The results indicated that an enhanced learning climate may induce positive effects on individuals’ self-determining motivation in different ways, depending on their level of affectivity. These results suggest that, at a general level, a well-planned learning-oriented organizational climate might lead to high levels of motivation and low levels of amotivation, but that the particular personal attributes of each employee (e.g., affective profile) remain an important moderator of the learning climate factors that influence specific motivation dimensions. Managers in law enforcement agencies may benefit from these observations in different ways. For instance, individuals working within their sections will vary according to the extent to which they express positive and negative emotions on a daily basis. Assuming that a dedicated manager will have a clear understanding of the affectivity profiles of her/his personnel, the present findings suggest that personnel expressing self-fulfilling/self-destructive tendencies may benefit from a more cooperative learning climate (i.e., Team Style), whereas those with high affective tendencies may benefit from a self-directed learning climate (i.e., Autonomy and Responsibility).
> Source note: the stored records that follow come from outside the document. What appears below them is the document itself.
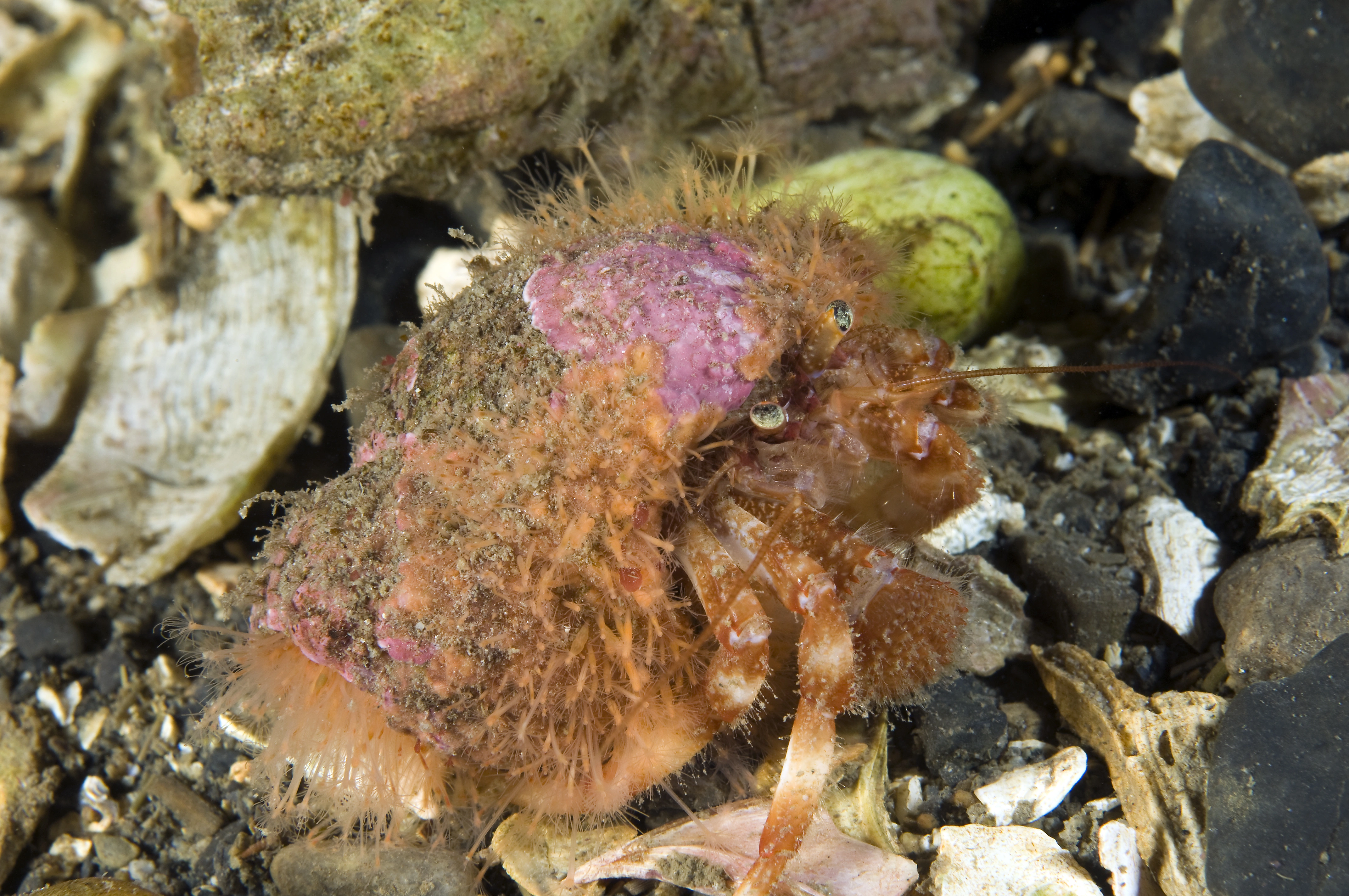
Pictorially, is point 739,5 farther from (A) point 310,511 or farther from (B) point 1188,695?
(B) point 1188,695

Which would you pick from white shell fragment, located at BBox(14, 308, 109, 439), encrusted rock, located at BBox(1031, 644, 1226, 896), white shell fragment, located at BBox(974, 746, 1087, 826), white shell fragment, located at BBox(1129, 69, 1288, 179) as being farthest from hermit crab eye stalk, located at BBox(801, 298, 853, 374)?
white shell fragment, located at BBox(14, 308, 109, 439)

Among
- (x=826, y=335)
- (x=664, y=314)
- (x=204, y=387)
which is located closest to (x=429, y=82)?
(x=664, y=314)

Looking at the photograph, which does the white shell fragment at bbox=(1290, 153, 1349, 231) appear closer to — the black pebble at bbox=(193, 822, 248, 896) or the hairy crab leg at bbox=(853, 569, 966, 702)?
the hairy crab leg at bbox=(853, 569, 966, 702)

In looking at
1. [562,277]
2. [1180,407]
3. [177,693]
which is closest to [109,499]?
[177,693]

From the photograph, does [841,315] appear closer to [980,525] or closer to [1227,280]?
[980,525]

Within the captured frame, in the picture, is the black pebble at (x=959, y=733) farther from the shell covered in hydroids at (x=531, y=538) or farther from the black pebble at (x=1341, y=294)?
the black pebble at (x=1341, y=294)

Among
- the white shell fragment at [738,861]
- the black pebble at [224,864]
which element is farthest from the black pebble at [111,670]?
the white shell fragment at [738,861]

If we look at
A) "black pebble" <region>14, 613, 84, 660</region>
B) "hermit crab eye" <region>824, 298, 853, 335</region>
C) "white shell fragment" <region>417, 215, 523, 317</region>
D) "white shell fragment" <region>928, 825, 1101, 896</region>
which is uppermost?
"hermit crab eye" <region>824, 298, 853, 335</region>
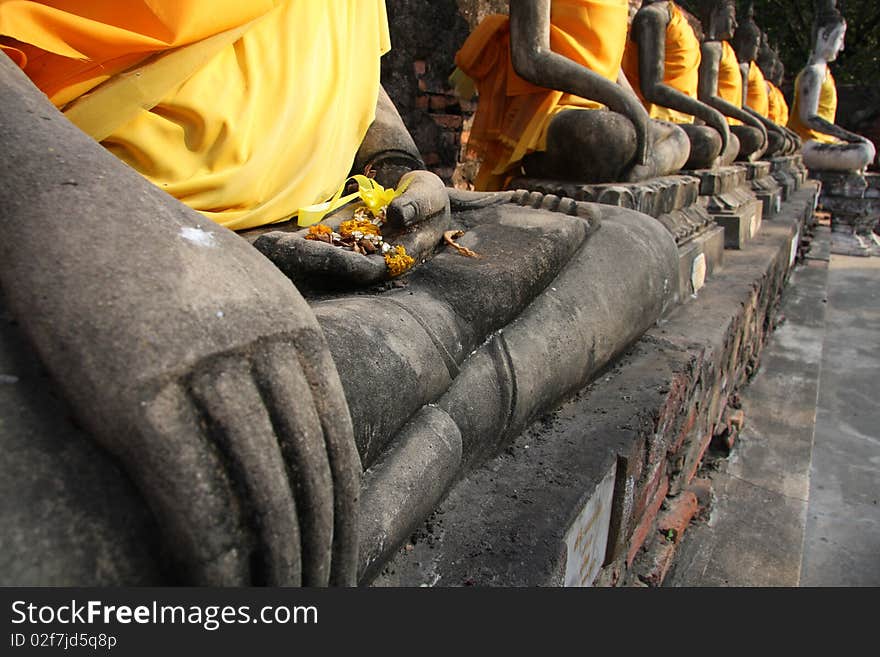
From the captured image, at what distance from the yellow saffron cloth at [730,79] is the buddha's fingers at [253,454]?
5797 millimetres

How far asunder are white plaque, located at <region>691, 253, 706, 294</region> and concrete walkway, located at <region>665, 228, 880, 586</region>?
56cm

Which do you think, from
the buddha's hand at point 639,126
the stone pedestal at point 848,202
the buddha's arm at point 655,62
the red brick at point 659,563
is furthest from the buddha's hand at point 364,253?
the stone pedestal at point 848,202

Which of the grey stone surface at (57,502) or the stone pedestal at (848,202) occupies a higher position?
the grey stone surface at (57,502)

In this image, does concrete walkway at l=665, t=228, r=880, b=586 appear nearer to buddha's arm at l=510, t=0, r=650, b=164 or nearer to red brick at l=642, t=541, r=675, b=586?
red brick at l=642, t=541, r=675, b=586

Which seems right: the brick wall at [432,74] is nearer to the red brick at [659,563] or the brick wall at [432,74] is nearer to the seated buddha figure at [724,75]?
the seated buddha figure at [724,75]

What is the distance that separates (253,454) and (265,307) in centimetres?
A: 13

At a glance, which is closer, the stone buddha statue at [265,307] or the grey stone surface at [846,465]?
the stone buddha statue at [265,307]

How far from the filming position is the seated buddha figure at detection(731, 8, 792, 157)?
6.16 meters

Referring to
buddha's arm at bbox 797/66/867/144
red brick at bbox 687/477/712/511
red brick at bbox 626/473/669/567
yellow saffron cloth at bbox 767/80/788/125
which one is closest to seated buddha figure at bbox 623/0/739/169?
red brick at bbox 687/477/712/511

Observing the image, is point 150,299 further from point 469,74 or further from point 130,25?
point 469,74

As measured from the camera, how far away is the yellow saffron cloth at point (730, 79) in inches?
214

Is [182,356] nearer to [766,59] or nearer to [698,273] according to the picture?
[698,273]

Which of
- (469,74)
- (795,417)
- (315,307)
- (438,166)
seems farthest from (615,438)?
(438,166)

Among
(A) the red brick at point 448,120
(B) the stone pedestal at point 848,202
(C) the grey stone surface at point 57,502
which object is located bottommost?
(B) the stone pedestal at point 848,202
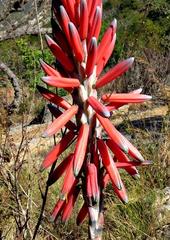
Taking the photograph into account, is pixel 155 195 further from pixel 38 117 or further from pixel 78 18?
pixel 38 117

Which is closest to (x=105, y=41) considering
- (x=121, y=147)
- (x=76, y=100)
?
(x=76, y=100)

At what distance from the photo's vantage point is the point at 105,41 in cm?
213

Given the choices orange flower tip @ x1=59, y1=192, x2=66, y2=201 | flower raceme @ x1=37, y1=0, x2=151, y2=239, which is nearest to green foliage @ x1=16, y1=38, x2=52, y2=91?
flower raceme @ x1=37, y1=0, x2=151, y2=239

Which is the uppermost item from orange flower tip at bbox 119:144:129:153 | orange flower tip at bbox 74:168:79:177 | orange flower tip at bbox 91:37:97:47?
orange flower tip at bbox 91:37:97:47

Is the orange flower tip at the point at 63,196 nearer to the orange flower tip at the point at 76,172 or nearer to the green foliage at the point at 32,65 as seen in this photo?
the orange flower tip at the point at 76,172

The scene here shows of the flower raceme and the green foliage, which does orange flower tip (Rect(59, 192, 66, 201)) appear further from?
the green foliage

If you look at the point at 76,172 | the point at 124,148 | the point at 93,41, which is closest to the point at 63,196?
the point at 76,172

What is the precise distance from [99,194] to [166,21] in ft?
87.5

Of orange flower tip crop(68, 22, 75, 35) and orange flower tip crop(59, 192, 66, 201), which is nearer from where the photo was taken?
orange flower tip crop(68, 22, 75, 35)

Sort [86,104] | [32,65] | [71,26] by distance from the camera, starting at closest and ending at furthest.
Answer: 1. [71,26]
2. [86,104]
3. [32,65]

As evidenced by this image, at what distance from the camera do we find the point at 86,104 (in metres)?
2.11

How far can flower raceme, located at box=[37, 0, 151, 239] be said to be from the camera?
2.03 meters

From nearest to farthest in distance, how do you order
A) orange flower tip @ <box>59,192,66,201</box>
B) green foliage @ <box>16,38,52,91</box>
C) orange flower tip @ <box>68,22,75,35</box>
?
1. orange flower tip @ <box>68,22,75,35</box>
2. orange flower tip @ <box>59,192,66,201</box>
3. green foliage @ <box>16,38,52,91</box>

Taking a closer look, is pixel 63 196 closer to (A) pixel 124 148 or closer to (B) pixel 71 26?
(A) pixel 124 148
Furthermore, among high affective profiles, the learning climate attribute of Contentedness, which is a measure of satisfaction with the work place at a general level, was related to low levels of identified regulation. Identified regulation is a construct linked to intrinsic motivation, but that remains less self-determining. In other words, at least for the high affective profile, work place satisfaction appears to lead to a less advantageous motivation form based on doing work tasks because it is convenient to the individual. In contrast, for the low affective profile, Contentedness was related to high levels of external regulation, which provides a construct of extrinsic motivation that is even more disadvantageous. Managers working in policing should understand that, although being generally satisfied with work (i.e., high in Contentedness) is a “good thing”, at least among police officers with a low affective profile, this might lead officers to be motivated to do tasks in order to gain rewards or to avoid punishment. This specific finding is in line with the definition of the low affective profile as low in “active problem solving” (Garcia et al., 2010), implying why factors controlled by others, such as management, and development opportunities that are outlined by the organization, influence their ‘inner-motivation’. Indeed, explicit guidelines on how to conduct their work predicted identified regulation among police officers with a low affective profile, with identified regulation being a step toward intrinsic motivation.

For the self-destructive profile, Contentedness was related to absence of intrinsic motivation. Here, colleague-support (i.e., Team Style) was the learning climate attribute that was related to their expression of intrinsic motivation. This is in line with the definition of self-destructives as having a “depressive reaction pattern” (Garcia et al., 2013), which explains why comfort and support from others provided ‘inner-motivation’. Both these profiles, low affective and self-destructive, are linked to depressiveness, anxiety, low energy, low internal locus of control, unhappiness, low levels of psychological well-being, and low values of agency and relatedness (see Garcia et al., 2013; Rapp Ricciardi, Åkerman, Eerikäinen, Ambjörnsson, Andersson Arntén et al., 2014; Schütz et al., 2013) and learned helplessness (Levine & Ursin, 1991). Accordingly, high scores in Contentedness, implying a work place in which colleagues get along well and where people are open to try new ways of doing things, may in reality reflect resignation with different outcomes as a function of affective profile. In other words, while resignation may lead to low inner-motivation, learned helplessness, and depressiveness in self-destructive individuals, it may also be expressed in low affective individuals by poor active problem solving. It is possible that under these conditions the high levels of “Contentedness” expressed by these profiles implied a form of cognitive dissonance that the low affective and self-destructive profiles had adopted in order to function, albeit less than ideally, within their work climate (Garety & Freeman, 1999).